Les ressources publiques et privées qui seront affectées à l’éducation devront être proportionnelles à l’importance vitale que nous lui reconnaissons. Les gouvernements devront opérer des choix clairs, cohérents et courageux dans ce sens.
Je suis par ailleurs pleinement conscient de la nécessité d’accroître de manière substantielle le montant de l’aide à l’éducation de base. La communauté des bailleurs de fonds doit s’engager à ce que tout pays proposant un plan réaliste et concret dans ce domaine bénéficie du soutien financier et technique requis pour atteindre ses objectifs. Des dotations, et non pas seulement des prêts, ainsi qu’un allègement de la dette doivent être proposés en échange de programmes pour des investissements sociaux, notamment dans le domaine de l’éducation de base.
L’UNESCO, en tant qu’agence des Nations Unies spécialisée dans l’éducation, continuera à assumer pleinement ses responsabilités dans ce combat mondial et collectif en faveur de l’éducation pour tous.
Nous avons assuré la coordination du mouvement EFA depuis ces dix dernières années. Vous pouvez continuer à compter sur l’UNESCO. L’éducation pour tous est au cœur même du mandat qui lui a été confié au sein du système des Nations Unies. Mais il nous faudra renforcer le mécanisme de suivi, en trouvant les moyens de se rapprocher davantage encore des pays eux-mêmes, de leurs besoins spécifiques et concrets. Nos efforts devront aussi porter sur une coordination exemplaire avec nos partenaires, à savoir les bailleurs de fonds, les organisations non gouvernementales et les organisations du Système. Car l’UNESCO a besoin de l’ensemble de ses partenaires pour lui permettre de remplir au mieux sa mission.

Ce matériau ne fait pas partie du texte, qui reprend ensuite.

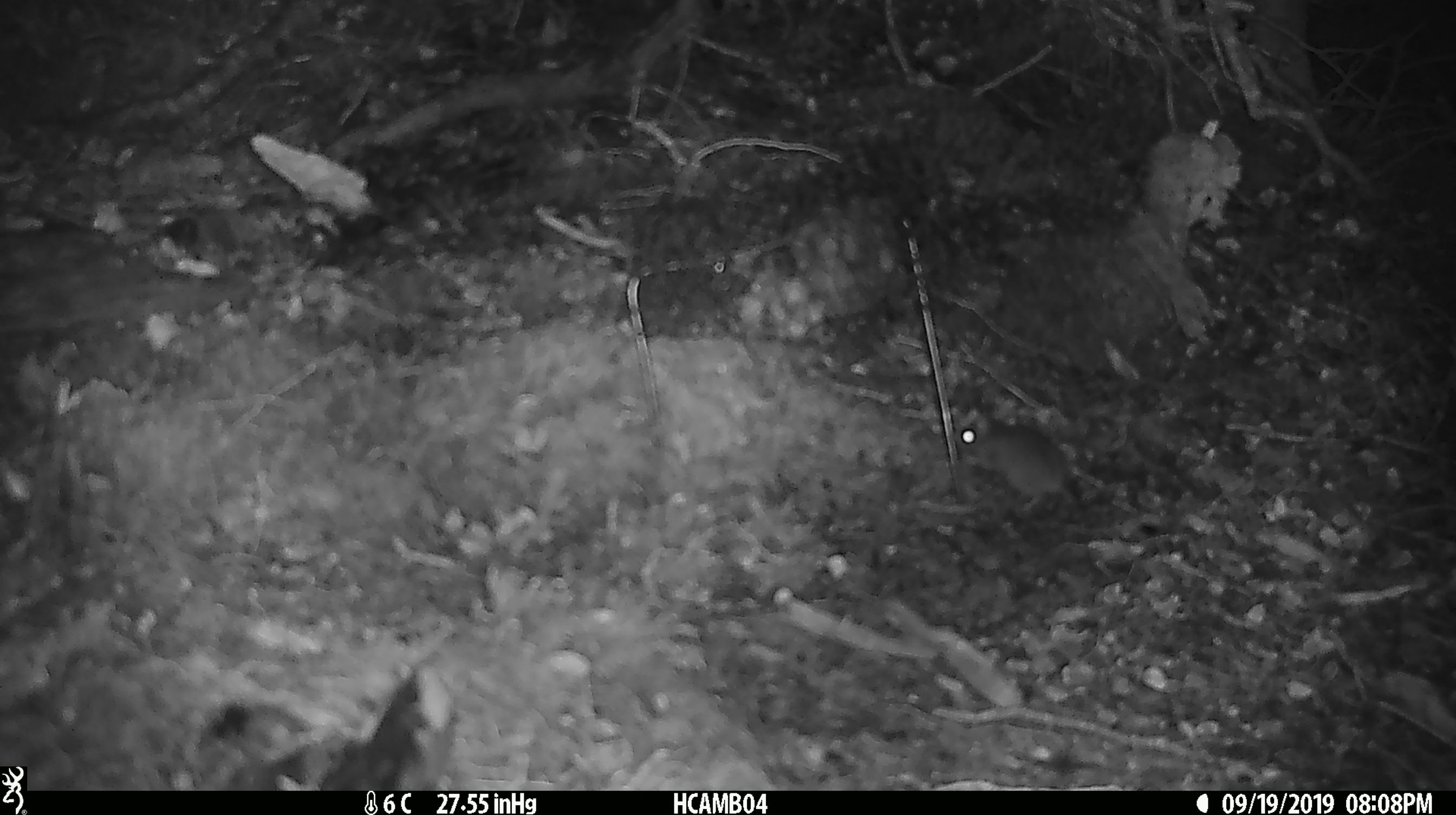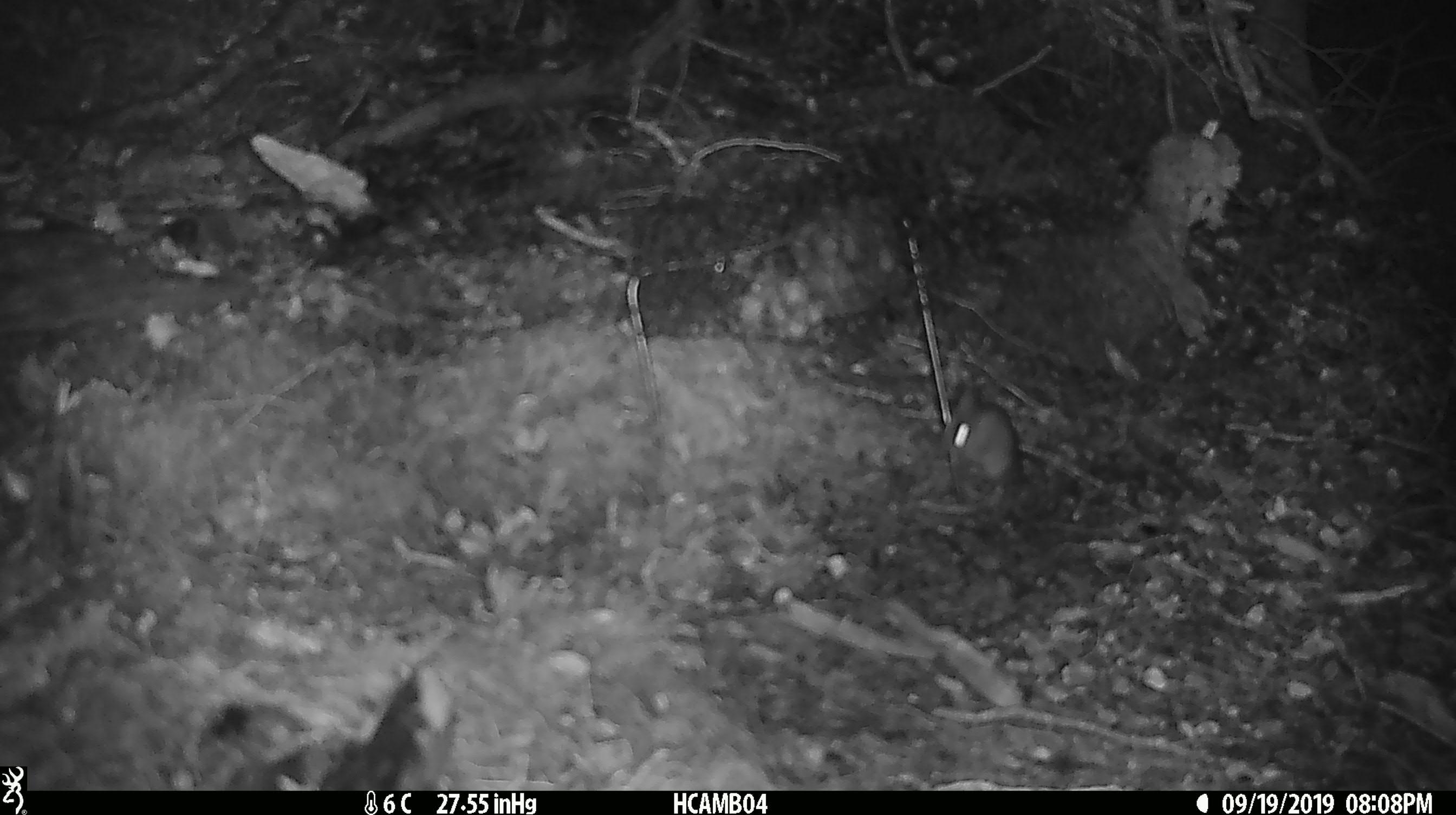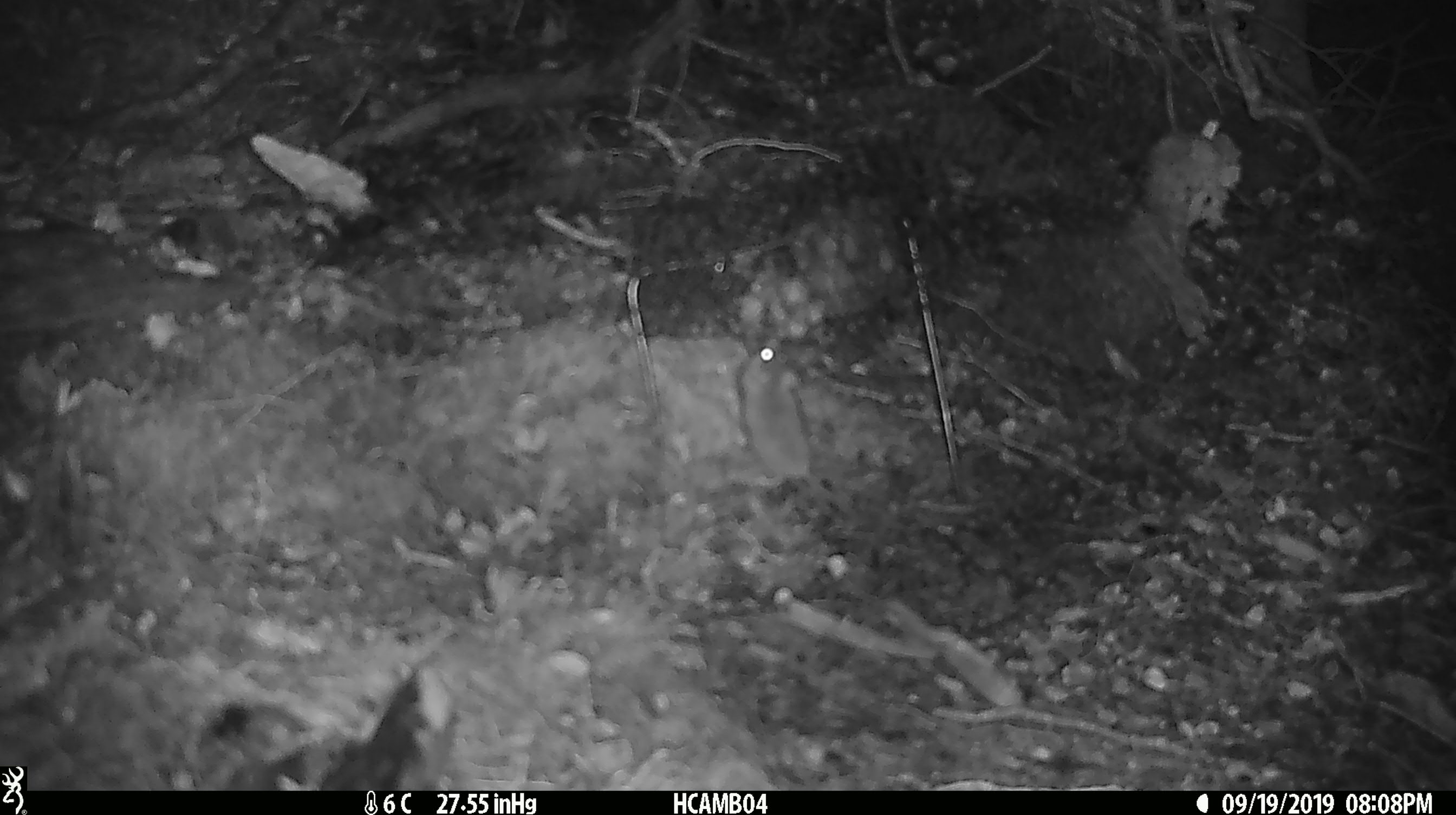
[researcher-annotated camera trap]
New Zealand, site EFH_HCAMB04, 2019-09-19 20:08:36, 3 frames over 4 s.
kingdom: Animalia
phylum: Chordata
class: Mammalia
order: Rodentia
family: Muridae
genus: Mus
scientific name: Mus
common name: mouse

Il faudra en particulier améliorer les outils de suivi et d’évaluation. Les capacités nationales en matière de collecte de statistiques appropriées et les plus complètes possibles devront être renforcées. Je vous rappelle que l’UNESCO dispose à cet égard d’un outil exceptionnel, son Institut de statistique, qui peut et doit constituer la référence incontournable en matière de statistiques sur l’éducation dans le monde.
Mais l’UNESCO, au-delà de cet engagement, lancera en propre un vaste programme pour répondre à ce qui, pour nombre d’États, est peut-être le besoin le plus urgent du XXIe siècle: élaborer des systèmes éducatifs qui soient, chacun et en même temps, authentiques et modernes, et accessibles à tous, sans aucune exclusive, qu’elle soit d’ordre économique, social, culturel ou géographique. Chaque pays devra bâtir un système qui soit à sa portée économique, ainsi qu’à celle de ses concitoyens, et qui respecte les plus hautes exigences de qualité.
Je me tourne vers vous, Mesdames et Messieurs les Ministres. L’UNESCO est avec vous, à vos côtés, depuis un demi-siècle maintenant. Vous savez tous combien elle n’a jamais ménagé ses efforts pour répondre à vos besoins, à vos attentes. Mais dans ce formidable défi que nous lançons aujourd’hui, c’est vous qui êtes au devant de la scène. C’est en effet entre vos mains que repose l’avenir qui est réservé aux générations futures. Votre détermination sera essentielle.
Pour notre part, nous vous aiderons à renforcer votre capacité de mise en œuvre pour accomplir ce que l’argent ne peut obtenir à lui seul à travers quatre axes majeurs:
Ce sont ces quatre axes d’une éducation authentique, accessible à tous sans exclusion ni discrimination, adaptée aux besoins du monde de demain et à la portée économique de chacun qui livreront à chaque individu les clés d’une connaissance diversifiée et potentiellement sans limites. C’est cette éducation-là qui pourra insuffler une culture de paix, culture universelle que tous les peuples, tous les êtres humains doivent partager pour donner sens à leur appartenance commune à l’humanité. C’est cette éducation-là pour laquelle nous sommes déterminés à lutter.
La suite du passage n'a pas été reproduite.